» PROBLEM TO SOLVE:
Rewrite the records, replacing "flower stem" with "green stalk" and leaving the rest as it is.

(Stored data)
──────

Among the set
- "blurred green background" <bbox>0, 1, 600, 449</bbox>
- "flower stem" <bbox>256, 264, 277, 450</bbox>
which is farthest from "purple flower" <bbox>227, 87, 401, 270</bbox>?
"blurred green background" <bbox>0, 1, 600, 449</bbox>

──────

» SOLVED EXERCISE:
Among the set
- "blurred green background" <bbox>0, 1, 600, 449</bbox>
- "green stalk" <bbox>256, 264, 277, 450</bbox>
which is farthest from "purple flower" <bbox>227, 87, 401, 270</bbox>?
"blurred green background" <bbox>0, 1, 600, 449</bbox>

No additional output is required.